Collect every line in the records below that contains the string "this". Case matters, so a line with the string in different capitalization does not count.

◇ ◇ ◇

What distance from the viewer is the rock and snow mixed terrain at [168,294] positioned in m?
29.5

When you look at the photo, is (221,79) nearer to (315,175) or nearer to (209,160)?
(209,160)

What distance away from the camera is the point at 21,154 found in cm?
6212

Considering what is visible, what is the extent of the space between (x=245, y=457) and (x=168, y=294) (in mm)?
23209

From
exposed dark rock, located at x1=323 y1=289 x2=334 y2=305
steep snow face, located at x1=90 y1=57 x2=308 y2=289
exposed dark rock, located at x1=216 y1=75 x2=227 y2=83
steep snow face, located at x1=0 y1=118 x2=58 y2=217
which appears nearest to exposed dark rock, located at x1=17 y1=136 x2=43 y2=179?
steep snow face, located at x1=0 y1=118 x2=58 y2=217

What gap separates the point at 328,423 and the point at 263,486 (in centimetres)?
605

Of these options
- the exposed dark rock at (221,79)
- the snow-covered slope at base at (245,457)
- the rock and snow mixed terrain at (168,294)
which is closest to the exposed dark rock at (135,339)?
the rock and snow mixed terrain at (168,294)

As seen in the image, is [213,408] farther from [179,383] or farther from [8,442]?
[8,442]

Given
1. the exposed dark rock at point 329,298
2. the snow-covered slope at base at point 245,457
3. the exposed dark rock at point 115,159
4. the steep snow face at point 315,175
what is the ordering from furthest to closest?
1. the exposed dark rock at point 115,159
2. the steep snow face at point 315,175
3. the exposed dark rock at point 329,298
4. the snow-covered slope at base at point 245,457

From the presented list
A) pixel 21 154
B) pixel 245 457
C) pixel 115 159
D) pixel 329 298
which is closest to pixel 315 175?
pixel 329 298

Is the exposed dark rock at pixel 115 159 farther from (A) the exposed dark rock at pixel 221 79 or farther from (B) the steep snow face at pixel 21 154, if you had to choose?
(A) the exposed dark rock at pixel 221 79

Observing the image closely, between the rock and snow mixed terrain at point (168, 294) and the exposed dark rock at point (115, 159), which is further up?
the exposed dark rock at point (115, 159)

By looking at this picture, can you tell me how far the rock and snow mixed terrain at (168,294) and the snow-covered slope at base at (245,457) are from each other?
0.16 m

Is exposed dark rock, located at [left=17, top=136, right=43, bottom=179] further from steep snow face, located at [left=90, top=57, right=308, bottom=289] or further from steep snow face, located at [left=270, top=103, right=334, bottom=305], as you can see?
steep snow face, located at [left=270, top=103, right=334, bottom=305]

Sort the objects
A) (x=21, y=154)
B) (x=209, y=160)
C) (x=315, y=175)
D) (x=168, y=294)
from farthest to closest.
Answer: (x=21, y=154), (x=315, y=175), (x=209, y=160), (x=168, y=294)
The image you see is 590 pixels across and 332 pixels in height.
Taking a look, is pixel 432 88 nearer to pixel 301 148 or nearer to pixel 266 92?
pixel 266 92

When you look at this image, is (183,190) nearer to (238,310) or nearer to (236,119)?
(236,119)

◇ ◇ ◇

*Solution:*
By looking at this picture, can you tell me how far the rock and snow mixed terrain at (168,294) and the snow-covered slope at base at (245,457) are from each other?
When you look at this image, is (183,190) nearer to (238,310) or nearer to (236,119)?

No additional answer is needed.